Lorsque le cinéma Saint André des Arts a projeté mon film «Princes et Vagabonds» tous les jours, j’ai dû assister à mon propre film pendant 14 jours consécutifs. J’aurais été en droit de me lasser. Au contraire, grâce au grand écran j’ai remarqué des petits détails que je n’avais pas remarqués en montant le film sur un ordinateur avec un écran ultra perfectionné. Grâce à la profondeur de champ, des éléments visuels très intéressants m’ont permis de re-problématiser la question des femmes en Inde en intégrant la notion de seuil. En effet, avec le nombre de projections considérables, j’ai pu relever des répétitions visuelles signifiantes comme une présence féminine en arrière-plan (à demi cachée) mais se faisant voir à moitié par la caméra sur le seuil du foyer. Dans une posture ambivalente. Ces éléments m’ont permis d’élaborer une hypothèse de travail sur le rapport entre visibilité et invisibilité féminine au Rajasthan.  Tout cela pour conclure sur l’appauvrissement de nos regards lorsque nous visualisons nos films sur des ordinateurs. Les fermetures de cinémas d’Art et d’Essai auront pour conséquence, à terme, un appauvrissement du regard et de la pensée critique.  Les images de mauvaise qualité qui se partagent par liens vimeo sont pitoyables et consacrent la misère de regard dans notre société où le spectateur, devant son écran, consomme du film en solitaire. Le spectacle -dont la vertu est de réunir les humains- est anéanti par cette consommation isolante qui participe de l’atomisation de notre société.

Sur les migrations les fictions sont souvent plus intéressantes que les documentaires, qui, comme je le disais, limitent la migration à sa dimension la plus tragique. Sur cet aspect il existe des dizaines de films sur lesquels je compte écrire un article. Aucun n’a emporté ma conviction. J’ai beaucoup aimé le film de fiction «Nomades» pour le regard novateur sur le déplacement de jeunes marocains et le drame vu du point de vue de leur mère. La migration perçue par celle qui reste à quai et assiste à la noyade de ses fils. Ici, c’est la personne statique qui est centrale. C’est intéressant car on déplace le point de vue classique qui  s’appuie souvent sur celui qui migre. L’acteur migrant.

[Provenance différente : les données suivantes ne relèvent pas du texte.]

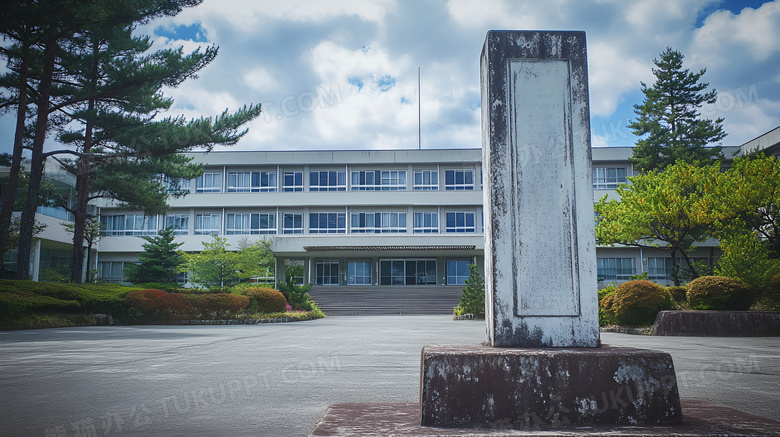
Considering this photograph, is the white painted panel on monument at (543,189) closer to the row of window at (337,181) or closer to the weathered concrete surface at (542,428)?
the weathered concrete surface at (542,428)

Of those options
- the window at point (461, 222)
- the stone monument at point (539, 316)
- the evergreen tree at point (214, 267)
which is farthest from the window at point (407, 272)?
the stone monument at point (539, 316)

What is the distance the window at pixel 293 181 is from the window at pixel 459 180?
459 inches

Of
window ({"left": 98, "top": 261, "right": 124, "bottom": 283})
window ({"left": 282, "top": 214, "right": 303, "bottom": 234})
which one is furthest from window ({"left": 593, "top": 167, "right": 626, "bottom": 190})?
window ({"left": 98, "top": 261, "right": 124, "bottom": 283})

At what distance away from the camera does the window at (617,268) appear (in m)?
44.5

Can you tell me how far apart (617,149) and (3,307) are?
136 ft

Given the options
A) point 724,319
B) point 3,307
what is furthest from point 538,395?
point 3,307

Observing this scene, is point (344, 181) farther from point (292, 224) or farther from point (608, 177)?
point (608, 177)

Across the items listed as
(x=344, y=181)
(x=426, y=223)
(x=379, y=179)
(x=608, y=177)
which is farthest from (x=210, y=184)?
(x=608, y=177)

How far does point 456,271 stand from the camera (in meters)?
45.8

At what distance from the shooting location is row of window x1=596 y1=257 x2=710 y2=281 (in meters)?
44.3

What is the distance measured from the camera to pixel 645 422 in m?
3.11

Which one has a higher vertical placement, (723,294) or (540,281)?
(540,281)

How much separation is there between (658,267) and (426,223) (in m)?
18.3

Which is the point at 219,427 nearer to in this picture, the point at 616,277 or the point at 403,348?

Mes cinéastes préférés sont Pasolini, Visconti, Fellini, De Sica. Le néoréalisme italien m’a autant marquée que Jean Rouch.  Mais aussi Emir Kusturica , Tony Gatlif, Quentin Tarantino et les nouveaux cinéastes Coréens (« Parasite » est une merveille), cette année j’ai découvert Todd Phillips avec son « Joker » époustouflant. Dans mon panthéon il y a peu d’auteurs de documentaires à part Jean Rouch et l’anthropologue Jacques Lombard dont j’aime beaucoup les films. Sublimer le réel est en quelque sorte ma recherche esthétique et je suis en train de préparer un film de fiction qui s’inspire de mon travail sur le fascisme en Ethiopie  (L’Harmattan, 1994) et  d’un roman publié en 2014 « Perla Nera » aux éditions Erik Bonnier. Il y a dans ma quête une circulation des écritures qui coexistent: l’écriture scientifique, l’écriture cinématographique et l’écriture romanesque. Ces différentes écritures se télescopent et se complètent. Je tente avec des écritures plurielles d’avoir une approche rhizomatique. Hétérodoxe, polyvalente, chaotique. Cet éloge du chaos organisé est peut être ma marque de fabrique. L’exemple même de ce rhizome est le travail polyvalent autour de « 4 et demi ». J’ai écrit des articles scientifiques, réalisé un film et publié un roman autour de ce sujet. Comme pour la musique il est question de variations autour d’un même thème.

La théorie du Rhizome développée par Gilles Deleuze et Félix Guattari est l’un des éléments de la « French Theory ». Il s’agit d’une structure évoluant en permanence, dans toutes les directions horizontales, et dénuée de niveaux. Elle vise notamment à s’opposer à la hiérarchie en pyramide (ou «arborescence»).

Cette théorie a une part d’implication en philosophie, en art, ainsi que dans l’étude des évolutions sociales et politiques. Le rhizome porte en lui une part d’impermanence et de foisonnement hétérodoxe.